+++ BLOC DE TEXTE +++

YEA : M. Gilbert Bawara, le Ministre de la fonction publique et qui est devenu le Ministre de la communication publique du système Gnassingbé ne fait que rappeler l’article 47 de la nouvelle Constitution de la Dictature parlementaire de Faure Gnassingbé qui stipule que :
« Le chef du parti majoritaire ou le chef du premier parti de la coalition jouissant d’une majorité à l’Assemblée nationale à l’issue des élections législatives et après la proclamation des résultats définitifs par la Cour constitutionnelle devient Président du Conseil ». Concrètement, c’est le parti majoritaire UNIR ou « la coalition de partis majoritaire » qui « transmet par écrit au bureau de l’Assemblée nationale, le nom du Président du Conseil » qui n’est donc plus élu mais « désigné ». Il est donc bien question de remplacer un « vote au suffrage universel direct » du Peuple togolais par une désignation d’un parti politique dictatorial s’appuyant sur une partie de l’armée non républicaine togolaise qui préfère se ranger du côté du pouvoir dictatorial que du côté du Peuple togolais.
Dès qu’il ne s’agit plus du choix du Peuple togolais, il n’est pas surprenant que celui qui fait office de ministre de la communication publique du système dictatorial-parlementaire vienne faire l’annonce de ce que le système Gnassingbé a prévu et imposé par la violence, la force, les lois liberticides et surtout l’abus de droit et de pouvoir.

+++

• CONSIGNE A:
Selon le bloc de texte, quel article de la nouvelle Constitution M. Gilbert Bawara rappelle-t-il ?
• CONSIGNE B:
Extrayez du bloc de texte le passage qui va de « Dès qu’il ne » jusqu'à « et de pouvoir. » inclus.

+++ DONNÉES AFFICHÉES +++

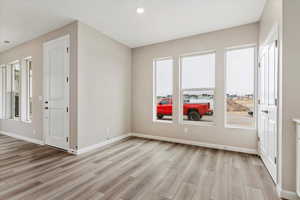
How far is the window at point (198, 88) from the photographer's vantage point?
144 inches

+++

• RÉPONSE RÉDIGÉE A:
L'article 47.

• RÉPONSE RÉDIGÉE B:
Dès qu’il ne s’agit plus du choix du Peuple togolais, il n’est pas surprenant que celui qui fait office de ministre de la communication publique du système dictatorial-parlementaire vienne faire l’annonce de ce que le système Gnassingbé a prévu et imposé par la violence, la force, les lois liberticides et surtout l’abus de droit et de pouvoir.